Now that meditation has hit the cover of TIME, the Wisdom 2.0 conference has brought meditating executives to the headlines, and figures from Arianna Huffington to 50 Cent do the practice, a bit of backlash was inevitable.
But I was surprised to see my friend Tony Schwartz dissenting (at least a bit) in a New York Times blog “More Mindfulness, Less Meditation.” Tony’s sense of the working world ranks first class, but this time I think he got the facts wrong, in two ways.
To be sure, he nods to the well-established benefits of meditation: it lowers levels of the stress hormone cortisol, enhances the immune response, lifts mood, helps us recover more quickly from stress and sharpens focus.
But where he gets it wrong, in my reading of the data, is in expecting that practicing meditation should mean we experience fewer distractions. In fact the mind is wired to wander about 50% of the time, a Harvard study found (and FYI, it wanders most on your commute, while working, and when you’re looking at a digital screen).

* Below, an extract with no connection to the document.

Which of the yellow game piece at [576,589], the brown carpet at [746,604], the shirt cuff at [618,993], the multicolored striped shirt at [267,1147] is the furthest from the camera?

The scientific data suggests it’s not that we have fewer distractions, but that we can handle them better. In fact, meditation takes advantage of the mind’s wiring to wander to create an opportunity for mental training.
Wendy Hasenkamp and Laurence Barsalou at Emory University used brain imaging while people meditated and found four basic moves: you focus on one thing (say, your breath), your mind wanders off, you notice it wandered, and you shift attention back to that one thing again. And you do this over and over again.
Turns out that this simple movement of mind strengthens connections among the brain’s circuits for concentrating. The more you practice, the stronger the connections.
This is the basic rep in our mental gym, quite akin to lifting free weights. The idea is not to stop our mind from wandering. The point is to be mindful of its wandering and shift to where you want it to be.
Some clarification here. “Mindfulness” refers to that move where you notice your mind wandered. With mindfulness you monitor whatever goes on within the mind. “Meditation” means the whole class of ways to train attention, mindfulness among them.
Some meditation methods just have you be mindful of whatever goes on within your mind – thoughts, feelings, fantasies, etc – without judging or reacting; this self-awareness in itself tends to quiet the mind. But in contrast many meditation methods are concentrative – you continually bring your mind back to one point of focus like your breath or counting or a simple sound you repeat mentally. Concentrative methods use mindfulness to notice when your mind wanders so you can bring it back to that one focus.
The other place Tony gets it wrong is in the expectation that meditation will resolve our inner conflicts or fix dysfunctional relationship patterns. It was never designed for that – psychotherapy was. Mindfulness and psychotherapy are like hammers and saws – different tools for different jobs.
Except that it turns out the two in combination are particularly powerful – witness the rise of mindfulness integrated with cognitive therapy, which studies find to be one of the most powerful treatments for everything from depression to, just perhaps, dysfunctional relationship patterns. The first big discovery: John Teasdale at the University of Oxford found that mindfulness plus cognitive therapy reduced episodes of depression by 50% in chronically depressed patients who were not helped by any other means, from drugs to electroconvulsive therapy.